Write out the lines from the line containing "When reviewing" through the final line of the listing below, exactly, omitting every other line.
(begin)
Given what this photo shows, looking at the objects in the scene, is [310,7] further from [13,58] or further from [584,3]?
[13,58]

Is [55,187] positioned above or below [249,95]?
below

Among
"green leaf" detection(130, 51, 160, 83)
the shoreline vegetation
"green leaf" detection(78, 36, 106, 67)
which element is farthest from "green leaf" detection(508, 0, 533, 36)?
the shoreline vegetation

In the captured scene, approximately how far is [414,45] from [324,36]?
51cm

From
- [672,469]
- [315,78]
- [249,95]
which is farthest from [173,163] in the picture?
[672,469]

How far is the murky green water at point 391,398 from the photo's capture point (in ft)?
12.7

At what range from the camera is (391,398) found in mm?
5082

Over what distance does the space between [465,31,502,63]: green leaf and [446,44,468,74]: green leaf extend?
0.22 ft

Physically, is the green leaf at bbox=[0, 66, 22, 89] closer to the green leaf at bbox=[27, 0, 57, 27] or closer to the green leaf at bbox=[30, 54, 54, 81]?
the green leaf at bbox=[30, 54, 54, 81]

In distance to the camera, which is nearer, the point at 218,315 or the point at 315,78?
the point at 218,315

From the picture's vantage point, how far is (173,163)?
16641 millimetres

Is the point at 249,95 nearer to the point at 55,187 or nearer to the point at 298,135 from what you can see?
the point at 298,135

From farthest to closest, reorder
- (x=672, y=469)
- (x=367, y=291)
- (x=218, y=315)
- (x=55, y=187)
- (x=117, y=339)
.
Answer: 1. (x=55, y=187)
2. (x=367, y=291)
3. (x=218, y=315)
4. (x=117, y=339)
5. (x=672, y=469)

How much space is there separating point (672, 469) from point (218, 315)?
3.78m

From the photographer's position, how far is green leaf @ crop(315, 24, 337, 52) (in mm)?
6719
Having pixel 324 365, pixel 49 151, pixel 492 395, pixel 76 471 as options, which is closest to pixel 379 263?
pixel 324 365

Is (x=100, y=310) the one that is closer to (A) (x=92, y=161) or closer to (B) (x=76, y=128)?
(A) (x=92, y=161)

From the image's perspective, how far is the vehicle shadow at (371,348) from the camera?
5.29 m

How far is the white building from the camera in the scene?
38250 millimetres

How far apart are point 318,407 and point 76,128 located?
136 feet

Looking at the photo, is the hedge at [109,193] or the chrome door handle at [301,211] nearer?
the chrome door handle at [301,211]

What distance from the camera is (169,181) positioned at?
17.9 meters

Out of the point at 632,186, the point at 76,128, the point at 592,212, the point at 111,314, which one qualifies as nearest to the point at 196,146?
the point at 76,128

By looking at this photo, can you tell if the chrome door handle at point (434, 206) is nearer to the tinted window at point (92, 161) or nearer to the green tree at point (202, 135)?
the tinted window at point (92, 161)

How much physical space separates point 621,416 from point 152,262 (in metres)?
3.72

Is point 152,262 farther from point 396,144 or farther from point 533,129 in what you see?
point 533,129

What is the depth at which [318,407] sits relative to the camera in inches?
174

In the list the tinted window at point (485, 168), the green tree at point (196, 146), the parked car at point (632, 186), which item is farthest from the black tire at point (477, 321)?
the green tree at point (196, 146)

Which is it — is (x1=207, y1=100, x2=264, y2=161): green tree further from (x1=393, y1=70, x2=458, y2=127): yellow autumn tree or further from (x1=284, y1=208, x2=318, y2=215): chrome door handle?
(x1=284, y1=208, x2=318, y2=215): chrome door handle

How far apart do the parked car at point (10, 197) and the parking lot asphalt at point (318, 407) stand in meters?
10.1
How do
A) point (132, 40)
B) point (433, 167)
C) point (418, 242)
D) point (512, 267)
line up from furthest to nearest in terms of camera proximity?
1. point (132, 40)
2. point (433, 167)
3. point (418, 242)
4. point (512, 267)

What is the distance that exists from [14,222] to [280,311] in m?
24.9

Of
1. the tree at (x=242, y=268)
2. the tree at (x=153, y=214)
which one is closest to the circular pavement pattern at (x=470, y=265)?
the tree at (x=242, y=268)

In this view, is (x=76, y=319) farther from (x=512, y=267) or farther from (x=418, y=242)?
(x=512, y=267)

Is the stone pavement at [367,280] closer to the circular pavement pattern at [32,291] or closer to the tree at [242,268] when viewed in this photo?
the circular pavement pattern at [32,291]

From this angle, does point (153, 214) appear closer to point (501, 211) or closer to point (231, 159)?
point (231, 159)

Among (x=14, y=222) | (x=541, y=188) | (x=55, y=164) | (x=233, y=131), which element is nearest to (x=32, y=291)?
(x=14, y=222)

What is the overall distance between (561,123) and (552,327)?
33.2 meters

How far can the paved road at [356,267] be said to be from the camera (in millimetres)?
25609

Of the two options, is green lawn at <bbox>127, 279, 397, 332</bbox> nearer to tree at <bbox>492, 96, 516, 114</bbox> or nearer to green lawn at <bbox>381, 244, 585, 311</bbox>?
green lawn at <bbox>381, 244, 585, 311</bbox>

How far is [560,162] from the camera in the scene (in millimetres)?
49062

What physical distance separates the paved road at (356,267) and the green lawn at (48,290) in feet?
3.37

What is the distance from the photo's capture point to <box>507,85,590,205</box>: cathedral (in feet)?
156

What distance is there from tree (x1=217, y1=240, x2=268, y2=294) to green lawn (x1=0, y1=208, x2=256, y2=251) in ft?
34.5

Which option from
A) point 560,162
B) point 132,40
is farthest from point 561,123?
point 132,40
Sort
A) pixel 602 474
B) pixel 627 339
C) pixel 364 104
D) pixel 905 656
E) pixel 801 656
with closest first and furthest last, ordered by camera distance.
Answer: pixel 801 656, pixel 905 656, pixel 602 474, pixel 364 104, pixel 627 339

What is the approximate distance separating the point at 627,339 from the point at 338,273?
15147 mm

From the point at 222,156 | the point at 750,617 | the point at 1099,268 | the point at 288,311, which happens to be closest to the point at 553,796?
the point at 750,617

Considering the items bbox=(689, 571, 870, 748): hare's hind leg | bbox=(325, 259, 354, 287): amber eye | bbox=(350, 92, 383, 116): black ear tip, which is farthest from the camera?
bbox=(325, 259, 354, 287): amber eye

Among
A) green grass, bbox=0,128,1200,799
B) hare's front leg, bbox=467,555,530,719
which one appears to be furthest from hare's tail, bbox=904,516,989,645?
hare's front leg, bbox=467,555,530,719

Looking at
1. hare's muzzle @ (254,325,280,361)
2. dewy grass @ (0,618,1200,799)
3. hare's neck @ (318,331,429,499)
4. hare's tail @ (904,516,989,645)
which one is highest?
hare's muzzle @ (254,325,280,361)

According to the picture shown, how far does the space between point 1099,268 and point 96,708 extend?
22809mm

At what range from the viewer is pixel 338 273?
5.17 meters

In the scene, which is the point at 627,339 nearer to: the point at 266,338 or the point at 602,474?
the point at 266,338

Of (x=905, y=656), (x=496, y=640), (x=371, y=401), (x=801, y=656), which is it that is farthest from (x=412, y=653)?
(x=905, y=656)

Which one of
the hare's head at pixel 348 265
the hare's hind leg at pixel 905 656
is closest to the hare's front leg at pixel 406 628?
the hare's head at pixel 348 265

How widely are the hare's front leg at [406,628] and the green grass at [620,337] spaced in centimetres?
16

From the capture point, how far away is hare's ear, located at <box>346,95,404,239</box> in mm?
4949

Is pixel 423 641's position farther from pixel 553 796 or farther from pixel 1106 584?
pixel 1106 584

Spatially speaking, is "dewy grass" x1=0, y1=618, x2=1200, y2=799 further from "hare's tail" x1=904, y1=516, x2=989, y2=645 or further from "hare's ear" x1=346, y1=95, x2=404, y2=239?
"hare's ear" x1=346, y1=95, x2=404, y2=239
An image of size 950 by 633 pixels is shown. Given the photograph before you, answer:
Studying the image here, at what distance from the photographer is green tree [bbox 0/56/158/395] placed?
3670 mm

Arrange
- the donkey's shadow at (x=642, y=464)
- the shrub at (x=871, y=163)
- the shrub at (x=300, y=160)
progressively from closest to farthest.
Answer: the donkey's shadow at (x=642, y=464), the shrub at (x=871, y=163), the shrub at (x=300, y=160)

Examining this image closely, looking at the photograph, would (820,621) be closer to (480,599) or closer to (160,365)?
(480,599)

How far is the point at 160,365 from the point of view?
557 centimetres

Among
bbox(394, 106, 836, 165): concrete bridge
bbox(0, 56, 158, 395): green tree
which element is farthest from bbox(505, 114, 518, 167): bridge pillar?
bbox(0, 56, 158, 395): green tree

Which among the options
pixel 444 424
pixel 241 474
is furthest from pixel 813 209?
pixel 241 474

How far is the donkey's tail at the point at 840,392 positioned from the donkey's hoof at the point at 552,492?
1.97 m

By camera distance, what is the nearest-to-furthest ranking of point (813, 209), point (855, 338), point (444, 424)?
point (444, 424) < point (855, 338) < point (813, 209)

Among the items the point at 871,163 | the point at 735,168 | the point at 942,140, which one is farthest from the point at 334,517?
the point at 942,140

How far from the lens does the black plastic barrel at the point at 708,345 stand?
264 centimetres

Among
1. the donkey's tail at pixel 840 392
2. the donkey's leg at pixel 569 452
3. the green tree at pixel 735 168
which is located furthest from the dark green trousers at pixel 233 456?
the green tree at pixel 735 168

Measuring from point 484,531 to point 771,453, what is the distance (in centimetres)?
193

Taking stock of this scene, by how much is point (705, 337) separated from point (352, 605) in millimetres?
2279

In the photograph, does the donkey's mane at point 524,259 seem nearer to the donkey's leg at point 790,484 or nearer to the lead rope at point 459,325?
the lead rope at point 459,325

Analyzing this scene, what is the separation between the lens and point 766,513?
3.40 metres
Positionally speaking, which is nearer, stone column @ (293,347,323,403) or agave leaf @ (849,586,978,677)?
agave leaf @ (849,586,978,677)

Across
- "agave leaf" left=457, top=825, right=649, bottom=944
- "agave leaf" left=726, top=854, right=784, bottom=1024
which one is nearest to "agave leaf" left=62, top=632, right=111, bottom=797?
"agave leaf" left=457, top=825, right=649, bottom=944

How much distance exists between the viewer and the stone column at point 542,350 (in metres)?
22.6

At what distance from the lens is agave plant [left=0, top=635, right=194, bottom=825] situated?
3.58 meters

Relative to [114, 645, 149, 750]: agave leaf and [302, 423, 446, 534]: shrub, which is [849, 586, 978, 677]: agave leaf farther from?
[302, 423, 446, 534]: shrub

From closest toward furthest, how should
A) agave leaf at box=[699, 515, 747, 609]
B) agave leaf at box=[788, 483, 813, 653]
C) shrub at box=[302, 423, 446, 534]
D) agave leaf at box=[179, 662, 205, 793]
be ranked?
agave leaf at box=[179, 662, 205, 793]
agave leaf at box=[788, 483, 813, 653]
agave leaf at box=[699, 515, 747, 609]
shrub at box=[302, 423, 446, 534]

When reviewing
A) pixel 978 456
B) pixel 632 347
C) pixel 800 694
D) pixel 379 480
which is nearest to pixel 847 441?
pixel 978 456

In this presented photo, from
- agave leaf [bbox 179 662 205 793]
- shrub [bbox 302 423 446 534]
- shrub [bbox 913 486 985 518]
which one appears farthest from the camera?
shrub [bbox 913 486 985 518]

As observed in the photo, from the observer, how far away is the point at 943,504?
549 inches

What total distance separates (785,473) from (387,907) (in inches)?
(end)
▸ **SOLUTION TO THE EXERCISE**
When reviewing
A) pixel 978 456
B) pixel 632 347
C) pixel 800 694
D) pixel 379 480
which is nearest to pixel 847 441?
pixel 978 456

In this presented photo, from
- agave leaf [bbox 179 662 205 793]
- shrub [bbox 302 423 446 534]
- shrub [bbox 913 486 985 518]
which one appears farthest from the camera?
shrub [bbox 913 486 985 518]

As observed in the photo, from the observer, how far away is the point at 943,504?
549 inches

What total distance separates (785,473) from (387,907) (in inches)?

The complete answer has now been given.